Милый, славный мой друг! Я уже долго сижу, склонившись над этим листком, и думаю, думаю. Мне хорошо. Хорошо думать о тебе, о нас обоих вместе, о солнечном Союзе, о бурной вашей жизни, о делах, таких интересных и важных на всем широком свете. А привычные звуки — шаги, голоса и звяканье ключей на дворе, на коридоре как-то уходят вдаль, притихают… Ну да, это тюрьма. Тюрьма. Тюрьма. Но разве можно когда-нибудь констатировать это спокойно? О нет! Момент — и притихший, ушедший вдаль звук дернет душу сильно и больно. Я заглушаю его опять мыслями о «многозвучной (но не угрюмой, а торжествующей — тут я не соглашаюсь с Горьким) музыке жизни земной», и мне опять хорошо, мне все-таки хорошо. Ведь это только тюрьма.

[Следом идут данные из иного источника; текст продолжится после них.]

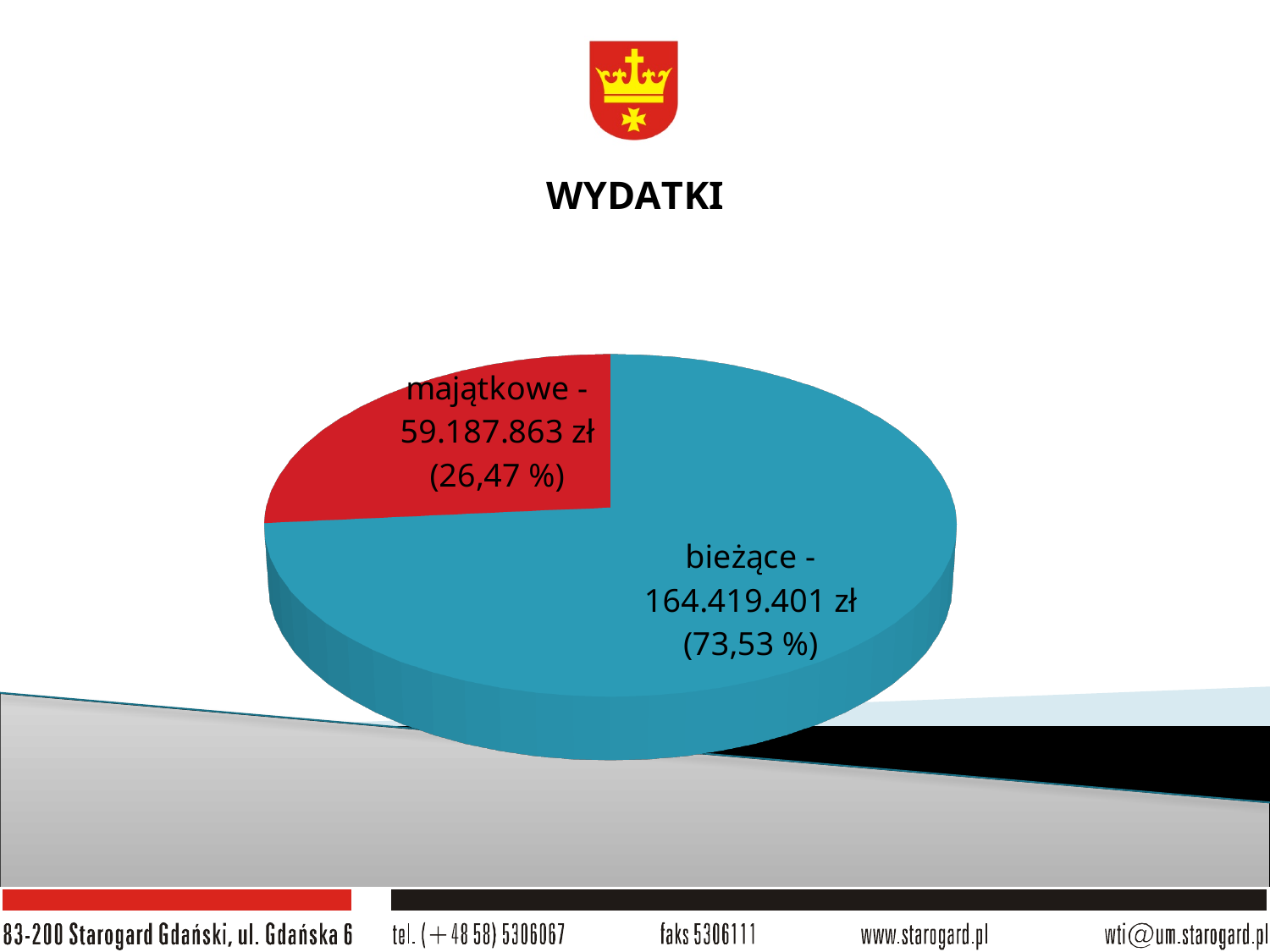
What share of the pie does majątkowe represent? 26,47 % What is the title of the chart? WYDATKI What colour is the majątkowe slice? red Which category has the largest slice? bieżące Which category has the smallest slice? majątkowe What kind of chart is shown on the slide? pie chart What share of the pie does bieżące represent? 73,53 % What is the difference between the values for bieżące and majątkowe? 105.231.538 zł Which is larger, bieżące or majątkowe? bieżące What is the value for bieżące? 164.419.401 zł What is the value for majątkowe? 59.187.863 zł How many slices does the pie chart have? 2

Вспоминаю о том, что последний раз писала тебе в январе, а теперь уже конец мая. И мне немножко стыдно за это. Но мне и радостно в то же время: ведь ты не сердишься на меня, правда? Ведь ничего из-за этого не изменилось, ведь я и после года молчания, после многих лет разлуки могу писать тебе так, как будто мы вчера только расстались, ведь ни ты, ни я не измеряем нашей дружбы количеством посланных писем. И вот это именно чудесно, это хорошо! А от тебя последнее письмо я получила в марте. Вот оно передо мной. Перечитываю его снова с радостью, с волнением.
Воображаю, что за бешеная, стремительная у вас теперь работа, что за напор. Ведь это — последние месяцы третьего года, года решающего, переломного. В здешних газетах и экономических изданиях все больше о вас заметок, статей. Жадно набрасываешься на каждую из них, нетерпеливо шелушишь злобную, часто непроходимо глупую болтовню, чтобы добраться до зернышка правды. И зернышек, надо сказать, находишь все больше и больше — но разве столько, сколько хочется? Увы! Мечешься в неведении, в нестерпимо страстном желании знать, в уверенности, что все прекрасно, лучше, чем себе воображаешь (но как же, как?), и неизменно утешаешься мыслью, что все увижу, увижу.
А вот то, что привет Алексея Максимыча [76] до меня не дошел, — это поистине досадно, даже больше того. Но зато какие замечательно радостные вести о нем я услышала после.
Так как, дружище, еще не было времен прекраснее наших, как же хочется о них по крайней мере читать. Как тоскуешь по бодрым, мощным, радостным словам. В «Wiadomościach literackich» («Литературные вести») — органе литературных дегенератов — иногда прочтешь в хронике 2–3 строчки принужденной похвалы какой-нибудь новой поэме Саши Безыменского и загоришься. О, если бы прочесть! Но это так же недоступно, так же невозможно, как, например, увидеть самого Сашку и послушать его собственное чтение.